Abstract: The turnstile continual release model of differential privacy captures scenarios where a privacy-preserving real-time analysis is sought for a dataset evolving through additions and deletions. In typical applications of real-time data analysis, both the length of the stream T and the size of the universe |U| from which data come can be extremely large. This motivates the study of private algorithms in the turnstile setting using space sublinear in both T and |U|. In this paper, we give the first sublinear space differentially private algorithms for the fundamental problem of counting distinct elements in the turnstile streaming model.

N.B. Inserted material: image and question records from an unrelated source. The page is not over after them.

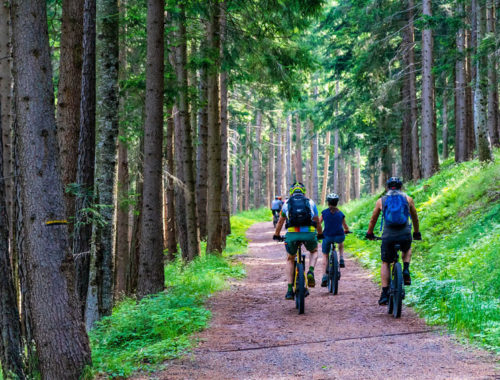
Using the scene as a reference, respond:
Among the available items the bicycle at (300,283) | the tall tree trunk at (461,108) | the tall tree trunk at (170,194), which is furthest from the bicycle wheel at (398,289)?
the tall tree trunk at (461,108)

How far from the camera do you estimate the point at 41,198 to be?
536 centimetres

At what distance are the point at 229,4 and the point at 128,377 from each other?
10.4 meters

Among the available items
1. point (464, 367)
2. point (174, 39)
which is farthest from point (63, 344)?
point (174, 39)

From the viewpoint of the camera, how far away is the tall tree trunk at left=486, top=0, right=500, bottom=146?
45.5 ft

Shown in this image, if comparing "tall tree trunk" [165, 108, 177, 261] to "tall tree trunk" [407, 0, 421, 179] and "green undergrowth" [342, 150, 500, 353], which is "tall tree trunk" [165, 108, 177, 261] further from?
"tall tree trunk" [407, 0, 421, 179]

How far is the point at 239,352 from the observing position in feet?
20.6

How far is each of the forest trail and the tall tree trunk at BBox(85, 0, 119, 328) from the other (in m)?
2.23

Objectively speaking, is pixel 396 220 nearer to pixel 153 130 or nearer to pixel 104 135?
pixel 153 130

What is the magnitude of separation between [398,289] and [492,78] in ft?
43.5

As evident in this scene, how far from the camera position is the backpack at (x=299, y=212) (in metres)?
8.27

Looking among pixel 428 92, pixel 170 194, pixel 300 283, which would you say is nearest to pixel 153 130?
pixel 300 283

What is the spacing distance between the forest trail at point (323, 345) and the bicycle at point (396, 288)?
6.7 inches

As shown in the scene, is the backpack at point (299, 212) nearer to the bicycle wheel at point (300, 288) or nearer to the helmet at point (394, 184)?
the bicycle wheel at point (300, 288)

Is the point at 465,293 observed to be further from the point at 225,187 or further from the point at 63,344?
the point at 225,187
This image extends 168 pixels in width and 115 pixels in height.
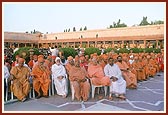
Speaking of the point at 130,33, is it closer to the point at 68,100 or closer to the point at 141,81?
the point at 141,81

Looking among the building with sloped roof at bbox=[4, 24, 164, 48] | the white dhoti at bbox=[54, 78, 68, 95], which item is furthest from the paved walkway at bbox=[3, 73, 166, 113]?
the building with sloped roof at bbox=[4, 24, 164, 48]

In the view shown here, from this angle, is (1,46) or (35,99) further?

Our algorithm achieves, on arbitrary streams, O(T^{1/3}) space and additive error, and a (1+\eta)-relative approximation for all \eta \in (0,1). Our result significantly improves upon the space requirements of the state-of-the-art algorithms for this problem, which is linear, approaching the known Omega(T^{1/4}) additive error lower bound for arbitrary streams. Moreover, when a bound W on the number of times an item appears in the stream is known, our algorithm provides O(\sqrt{W}) additive error, using O(\sqrt{W}) space. This additive error asymptotically matches that of prior work which required linear space. Our results address an open question about designing low-memory mechanisms for this problem. We complement these results with a space lower bound, which shows that any algorithm that uses similar techniques must use space Omega(T^{1/3}) on arbitrary streams.
Joint work with Alessandro Epasto, Jieming Mao, Tamalika Mukherjee, Tingting Ou, and Peilin Zhong.
Bio: Dr. Rachel Cummings is an Associate Professor of Industrial Engineering and Operations Research and (by courtesy) Computer Science at Columbia University, where she is also a member of the Data Science Institute and co-chairs the Cybersecurity Research Center. Before joining Columbia, she was an Assistant Professor of Industrial and Systems Engineering and (by courtesy) Computer Science at the Georgia Institute of Technology, and she received her Ph.D. in Computing and Mathematical Sciences from the California Institute of Technology. Her research interests lie primarily in data privacy, with connections to machine learning, algorithmic economics, optimization, statistics, and public policy. Dr. Cummings is the recipient of numerous awards including an NSF CAREER award, a DARPA Young Faculty Award, a DARPA Director’s Fellowship, an Early Career Impact Award, multiple industry research awards, a Provost’s Teaching Award, two doctoral dissertation awards, and Best Paper Awards at DISC 2014, CCS 2021, and SaTML 2023. Dr. Cummings also serves or has served on the U.S. Census Scientific Advisory Committee, the ACM U.S. Technology Policy Committee, the IEEE Standards Association, and the Future of Privacy Forum’s Advisory Board, and was a Fellow at the Center for Democracy & Technology.